• Aim:
Transcribe the entries below exactly.

╭─ Provided data

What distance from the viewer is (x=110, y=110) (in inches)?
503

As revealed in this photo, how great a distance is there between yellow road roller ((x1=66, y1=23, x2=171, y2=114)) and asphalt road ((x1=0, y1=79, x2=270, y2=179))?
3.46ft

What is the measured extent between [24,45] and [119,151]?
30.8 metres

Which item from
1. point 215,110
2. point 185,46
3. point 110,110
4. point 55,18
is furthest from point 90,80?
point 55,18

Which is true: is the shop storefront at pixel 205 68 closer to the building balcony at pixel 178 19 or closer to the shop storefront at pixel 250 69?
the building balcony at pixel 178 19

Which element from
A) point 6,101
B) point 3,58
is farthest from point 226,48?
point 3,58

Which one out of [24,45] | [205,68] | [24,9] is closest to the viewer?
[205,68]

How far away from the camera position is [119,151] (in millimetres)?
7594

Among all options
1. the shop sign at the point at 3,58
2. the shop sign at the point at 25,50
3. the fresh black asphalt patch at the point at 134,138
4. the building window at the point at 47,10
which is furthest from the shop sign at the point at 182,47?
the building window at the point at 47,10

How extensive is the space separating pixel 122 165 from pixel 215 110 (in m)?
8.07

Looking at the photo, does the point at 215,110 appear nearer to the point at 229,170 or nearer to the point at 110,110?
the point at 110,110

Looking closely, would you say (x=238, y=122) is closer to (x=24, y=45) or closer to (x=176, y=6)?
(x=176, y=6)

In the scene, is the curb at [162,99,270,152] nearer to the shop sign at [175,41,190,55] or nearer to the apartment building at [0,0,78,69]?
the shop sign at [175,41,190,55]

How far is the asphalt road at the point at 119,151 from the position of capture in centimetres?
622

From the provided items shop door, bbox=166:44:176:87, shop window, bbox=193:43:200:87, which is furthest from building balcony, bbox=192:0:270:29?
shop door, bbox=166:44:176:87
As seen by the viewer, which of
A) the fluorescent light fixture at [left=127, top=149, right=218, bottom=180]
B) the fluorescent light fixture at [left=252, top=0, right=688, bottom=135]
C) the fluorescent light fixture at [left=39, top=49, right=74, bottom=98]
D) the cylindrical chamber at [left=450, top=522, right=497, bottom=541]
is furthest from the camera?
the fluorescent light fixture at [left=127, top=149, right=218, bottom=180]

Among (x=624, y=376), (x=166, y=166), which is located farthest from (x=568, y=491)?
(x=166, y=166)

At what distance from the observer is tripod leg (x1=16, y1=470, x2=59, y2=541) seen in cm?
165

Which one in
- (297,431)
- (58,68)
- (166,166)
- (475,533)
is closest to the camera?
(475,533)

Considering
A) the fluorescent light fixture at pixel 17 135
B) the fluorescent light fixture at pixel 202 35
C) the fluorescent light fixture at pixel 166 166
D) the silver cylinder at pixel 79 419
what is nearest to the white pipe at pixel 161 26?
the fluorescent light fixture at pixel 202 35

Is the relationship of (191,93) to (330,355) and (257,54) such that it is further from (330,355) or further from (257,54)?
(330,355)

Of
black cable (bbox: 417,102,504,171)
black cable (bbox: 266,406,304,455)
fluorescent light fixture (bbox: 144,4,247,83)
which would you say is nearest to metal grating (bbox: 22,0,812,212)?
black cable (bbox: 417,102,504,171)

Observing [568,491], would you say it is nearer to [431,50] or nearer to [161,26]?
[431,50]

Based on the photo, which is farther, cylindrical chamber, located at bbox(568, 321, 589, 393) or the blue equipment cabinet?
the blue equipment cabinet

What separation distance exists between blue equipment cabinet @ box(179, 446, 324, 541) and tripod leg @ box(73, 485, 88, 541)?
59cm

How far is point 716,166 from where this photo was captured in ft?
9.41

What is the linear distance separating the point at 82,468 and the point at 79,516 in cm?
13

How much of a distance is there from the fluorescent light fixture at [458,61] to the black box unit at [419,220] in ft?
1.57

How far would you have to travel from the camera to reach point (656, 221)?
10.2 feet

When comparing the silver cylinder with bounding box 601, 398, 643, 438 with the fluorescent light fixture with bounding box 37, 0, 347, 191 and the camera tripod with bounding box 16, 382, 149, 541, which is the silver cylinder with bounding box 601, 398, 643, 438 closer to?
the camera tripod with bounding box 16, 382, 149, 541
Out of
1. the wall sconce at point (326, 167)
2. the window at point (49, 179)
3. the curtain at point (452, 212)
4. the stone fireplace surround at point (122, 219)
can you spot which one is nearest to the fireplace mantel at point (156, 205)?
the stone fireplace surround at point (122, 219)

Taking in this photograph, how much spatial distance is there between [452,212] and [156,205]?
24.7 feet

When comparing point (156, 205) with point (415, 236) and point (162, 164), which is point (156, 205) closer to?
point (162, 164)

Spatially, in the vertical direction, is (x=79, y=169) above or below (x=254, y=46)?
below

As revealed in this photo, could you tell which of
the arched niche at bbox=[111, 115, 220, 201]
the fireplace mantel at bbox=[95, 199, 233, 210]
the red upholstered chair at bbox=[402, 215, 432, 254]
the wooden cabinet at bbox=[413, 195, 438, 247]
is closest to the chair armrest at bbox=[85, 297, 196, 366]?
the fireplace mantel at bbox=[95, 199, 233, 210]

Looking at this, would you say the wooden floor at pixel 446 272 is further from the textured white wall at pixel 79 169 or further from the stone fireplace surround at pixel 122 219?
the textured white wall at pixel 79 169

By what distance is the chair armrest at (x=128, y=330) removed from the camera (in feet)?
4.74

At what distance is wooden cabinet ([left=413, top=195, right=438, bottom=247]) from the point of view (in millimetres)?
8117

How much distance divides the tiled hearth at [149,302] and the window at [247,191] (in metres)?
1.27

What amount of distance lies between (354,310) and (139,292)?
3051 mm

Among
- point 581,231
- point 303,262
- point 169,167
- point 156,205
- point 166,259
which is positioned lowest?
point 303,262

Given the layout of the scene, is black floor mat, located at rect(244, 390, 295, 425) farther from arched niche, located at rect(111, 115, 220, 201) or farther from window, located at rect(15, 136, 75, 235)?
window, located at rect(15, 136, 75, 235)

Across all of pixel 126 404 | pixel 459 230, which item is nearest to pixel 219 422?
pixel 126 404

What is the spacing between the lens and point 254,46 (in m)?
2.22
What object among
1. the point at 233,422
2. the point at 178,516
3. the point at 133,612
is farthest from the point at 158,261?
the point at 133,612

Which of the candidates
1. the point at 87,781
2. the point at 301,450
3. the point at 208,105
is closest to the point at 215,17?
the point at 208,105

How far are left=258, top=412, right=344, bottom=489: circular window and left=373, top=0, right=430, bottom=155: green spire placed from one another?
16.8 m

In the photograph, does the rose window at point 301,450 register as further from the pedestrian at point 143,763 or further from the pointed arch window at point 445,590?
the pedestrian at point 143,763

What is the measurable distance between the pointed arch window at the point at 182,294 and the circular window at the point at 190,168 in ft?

╰─

• Task response:
What distance from the viewer is (x=110, y=110) (in inches)?
503

As revealed in this photo, how great a distance is there between yellow road roller ((x1=66, y1=23, x2=171, y2=114)) and asphalt road ((x1=0, y1=79, x2=270, y2=179))?
3.46ft

What is the measured extent between [24,45] and [119,151]?
30.8 metres

Which item from
1. point 215,110
2. point 185,46
3. point 110,110
4. point 55,18
is furthest from point 90,80?
point 55,18

Which is true: is the shop storefront at pixel 205 68 closer to the building balcony at pixel 178 19 or closer to the shop storefront at pixel 250 69?
the building balcony at pixel 178 19

Which element from
A) point 6,101
B) point 3,58
is farthest from point 226,48?
point 3,58

Which one out of [24,45] | [205,68] | [24,9] is closest to the viewer?
[205,68]

How far away from the camera position is [119,151] (in millimetres)?
7594

Among all options
1. the shop sign at the point at 3,58
2. the shop sign at the point at 25,50
3. the fresh black asphalt patch at the point at 134,138
4. the building window at the point at 47,10
which is furthest from the shop sign at the point at 182,47?
the building window at the point at 47,10

How extensive is the space separating pixel 122 165 from pixel 215 110 (in m)?
8.07

Looking at the photo, does the point at 215,110 appear nearer to the point at 229,170 or nearer to the point at 110,110?
the point at 110,110

Looking closely, would you say (x=238, y=122) is closer to (x=24, y=45) or closer to (x=176, y=6)?
(x=176, y=6)

In the scene, is the curb at [162,99,270,152] nearer to the shop sign at [175,41,190,55] or nearer to the apartment building at [0,0,78,69]?
the shop sign at [175,41,190,55]

How far is the asphalt road at the point at 119,151 from the position of capture in centimetres?
622

From the provided items shop door, bbox=166:44:176:87, shop window, bbox=193:43:200:87, which is furthest from building balcony, bbox=192:0:270:29?
shop door, bbox=166:44:176:87
As seen by the viewer, which of
A) the fluorescent light fixture at [left=127, top=149, right=218, bottom=180]
B) the fluorescent light fixture at [left=252, top=0, right=688, bottom=135]
C) the fluorescent light fixture at [left=39, top=49, right=74, bottom=98]
D) the cylindrical chamber at [left=450, top=522, right=497, bottom=541]
is furthest from the camera?
the fluorescent light fixture at [left=127, top=149, right=218, bottom=180]

Among (x=624, y=376), (x=166, y=166), which is located farthest from (x=568, y=491)?
(x=166, y=166)

At what distance from the observer is tripod leg (x1=16, y1=470, x2=59, y2=541) seen in cm?
165

Which one in
- (297,431)
- (58,68)
- (166,166)
- (475,533)
is closest to the camera?
(475,533)

Considering
A) the fluorescent light fixture at pixel 17 135
B) the fluorescent light fixture at pixel 202 35
C) the fluorescent light fixture at pixel 166 166
D) the silver cylinder at pixel 79 419
what is nearest to the white pipe at pixel 161 26?
the fluorescent light fixture at pixel 202 35

Is the relationship of (191,93) to (330,355) and (257,54) such that it is further from (330,355) or further from (257,54)?
(330,355)

Of
black cable (bbox: 417,102,504,171)
black cable (bbox: 266,406,304,455)
fluorescent light fixture (bbox: 144,4,247,83)
which would you say is nearest to metal grating (bbox: 22,0,812,212)?
black cable (bbox: 417,102,504,171)

Observing [568,491], would you say it is nearer to [431,50] or nearer to [161,26]?
[431,50]

Based on the photo, which is farther, cylindrical chamber, located at bbox(568, 321, 589, 393) or the blue equipment cabinet?
the blue equipment cabinet

What separation distance exists between blue equipment cabinet @ box(179, 446, 324, 541) and tripod leg @ box(73, 485, 88, 541)?
59cm

How far is point 716,166 from where this photo was captured in ft?
9.41

What is the linear distance separating the point at 82,468 and the point at 79,516 in cm?
13

How much of a distance is there from the fluorescent light fixture at [458,61] to the black box unit at [419,220] in ft?
1.57

How far would you have to travel from the camera to reach point (656, 221)?
10.2 feet

When comparing the silver cylinder with bounding box 601, 398, 643, 438 with the fluorescent light fixture with bounding box 37, 0, 347, 191 and the camera tripod with bounding box 16, 382, 149, 541, which is the silver cylinder with bounding box 601, 398, 643, 438 closer to?
the camera tripod with bounding box 16, 382, 149, 541
Out of
1. the wall sconce at point (326, 167)
2. the window at point (49, 179)
3. the curtain at point (452, 212)
4. the stone fireplace surround at point (122, 219)
can you spot which one is nearest to the fireplace mantel at point (156, 205)?
the stone fireplace surround at point (122, 219)

Taking in this photograph, how much spatial distance is there between [452,212] and [156,205]?
24.7 feet

When comparing point (156, 205) with point (415, 236) and point (162, 164), which is point (156, 205) closer to?
point (162, 164)

Spatially, in the vertical direction, is (x=79, y=169) above or below (x=254, y=46)?
below

As revealed in this photo, could you tell which of
the arched niche at bbox=[111, 115, 220, 201]
the fireplace mantel at bbox=[95, 199, 233, 210]
the red upholstered chair at bbox=[402, 215, 432, 254]
the wooden cabinet at bbox=[413, 195, 438, 247]
is closest to the chair armrest at bbox=[85, 297, 196, 366]?
the fireplace mantel at bbox=[95, 199, 233, 210]

Looking at this, would you say the wooden floor at pixel 446 272 is further from the textured white wall at pixel 79 169 or further from the stone fireplace surround at pixel 122 219?
the textured white wall at pixel 79 169

By what distance is the chair armrest at (x=128, y=330) removed from the camera (in feet)?
4.74

At what distance is wooden cabinet ([left=413, top=195, right=438, bottom=247]) from the point of view (in millimetres)?
8117

How much distance divides the tiled hearth at [149,302] and the window at [247,191] (in metres)?
1.27

What amount of distance lies between (354,310) and (139,292)?
3051 mm

Among
- point 581,231
- point 303,262
- point 169,167
- point 156,205
- point 166,259
which is positioned lowest?
point 303,262

Given the layout of the scene, is black floor mat, located at rect(244, 390, 295, 425) farther from arched niche, located at rect(111, 115, 220, 201) or farther from window, located at rect(15, 136, 75, 235)?
window, located at rect(15, 136, 75, 235)

Across all of pixel 126 404 | pixel 459 230, which item is nearest to pixel 219 422?
pixel 126 404

What is the spacing between the lens and point 254,46 (in m)?
2.22
What object among
1. the point at 233,422
2. the point at 178,516
3. the point at 133,612
is farthest from the point at 158,261?
the point at 133,612

Which of the candidates
1. the point at 87,781
2. the point at 301,450
3. the point at 208,105
is closest to the point at 215,17?
the point at 208,105

How far are left=258, top=412, right=344, bottom=489: circular window and left=373, top=0, right=430, bottom=155: green spire placed from one another?
16.8 m

In the photograph, does the rose window at point 301,450 register as further from the pedestrian at point 143,763 or further from the pointed arch window at point 445,590?
the pedestrian at point 143,763

What is the measurable distance between the pointed arch window at the point at 182,294 and the circular window at the point at 190,168 in ft?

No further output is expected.